B sold its de-commissioned plant to C, an unrelated third party. In the same year there was a takeover by TC Ltd such that B failed the continuity of ownership test (COT) in section 165-12 of the ITAA 1997.

B maintained substantial continuity of ownership, under section 166-5 of the ITAA 1997, up until the takeover by TC Ltd.

B made a capital gain on the sale of Site 1 to D, an unrelated third party.

A contract for the sale of Site 2 did not proceed for reasons outside of B's control. B continues to negotiate with interested parties for the sale of Site 2.

B expects to sell Site 2 in either 20XX or 20YY, and to make a capital gain on the sale.

The business of B will remain unchanged through to 31 December 20YY.

Relevant legislative provisions

Income Tax Assessment Act 1997, Subdivision 165-A

Income Tax Assessment Act 1997, Section 165-13

Income Tax Assessment Act 1997, Subdivision 165-E

Income Tax Assessment Act 1997, Section 165-210

Income Tax Assessment Act 1997, Subsection 166-5(3)

Income Tax Assessment Act 1997, Subsection 166-5(5)

Income Tax Assessment Act 1997, Subsection 166-5(6)

Reasons for decision

Due to a change in its ownership, B failed the continuity of ownership test (COT) in section 165-12 of the ITAA 1997 and therefore must satisfy the same business test (SBT) under section 165-13 of the ITAA 1997 to deduct its prior year tax losses and capital loss.

Section 166-215 of the ITAA 1997 provides concessional tracing rules for an 'eligible Division 166 company' to satisfy the ownership tests in Subdivision 166-D of the ITAA 1997 so that the company does not have to trace through to the beneficial owners of the stakes.

Relevant shareholding details showed that B maintained substantial continuity of ownership up until the COT failure in 20ZZ through stakes of less than X% indirectly held in B, the loss company, as per section 166-230 of the ITAA 1997.

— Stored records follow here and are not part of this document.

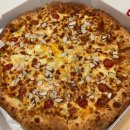 라푸스코 마포점 이미지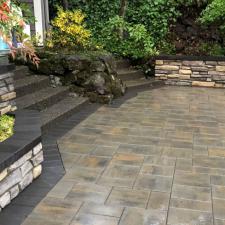 Patios & Walkways 14
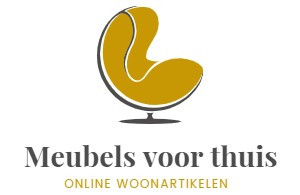 Shop online meubels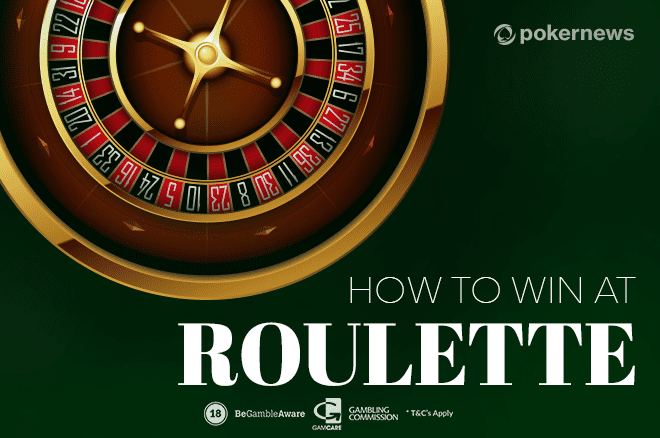 Lựa chọn cách chơi nào sẽ đem lại hiệu quả cao trong Roulette?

Section 166-5 of the ITAA 1997 provides as follows,

'Satisfies the same business test

    166-5(5) However, if the company satisfies the *same business test for the income year (the same business test period), it is taken to have satisfied the condition in section 165-13.'

To determine the times to compare the business conducted by the company, for the purposes of the SBT, section 166-5(6) of the ITAA 1997 provides as follows

    166-5(6)

    Apply the *same business test to the *business that the company carried on immediately before the earlier of the following times (the test time):

      (a) the end of the first income year;

      (b) the first time in the test period that a *corporate change in the company *ends;

    for which there is no *substantial continuity of ownership of the company as between the start of the *test period and that time.

Therefore, B must compare the business carried on immediately before the COT failure in 20ZZ against the business it carried on during the year ended 31 December 20XX year or against the business it carried on during the year ended 31 December 20YY (the same business test period), depending on when Site 2 is sold.

It is considered that the applicant's business has been the sale of its remaining plant and property for the purpose of re-sale at a profit.

Subsection 165-210(1) of the ITAA 1997 can be met because there was a business before the COT failure and that same business is expected to be carried on after the takeover in both the relevant years.

Subsection 165-210(2) of the ITAA 1997 does not apply because B has not undertaken a business of a kind that it did not carry on before the takeover, nor has it earned assessable income from a transaction of a kind that it had not entered into in the course of its business operations before the takeover. Also, subsection 165-210(3) of the ITAA 1997 does not apply as no new business was started.

Therefore, it is considered that B can meet the SBT and to be eligible to deduct its tax losses. However, it will be necessary for B to actually ascertain at the end of each income year whether it meets the same business test in order to recoup its tax losses.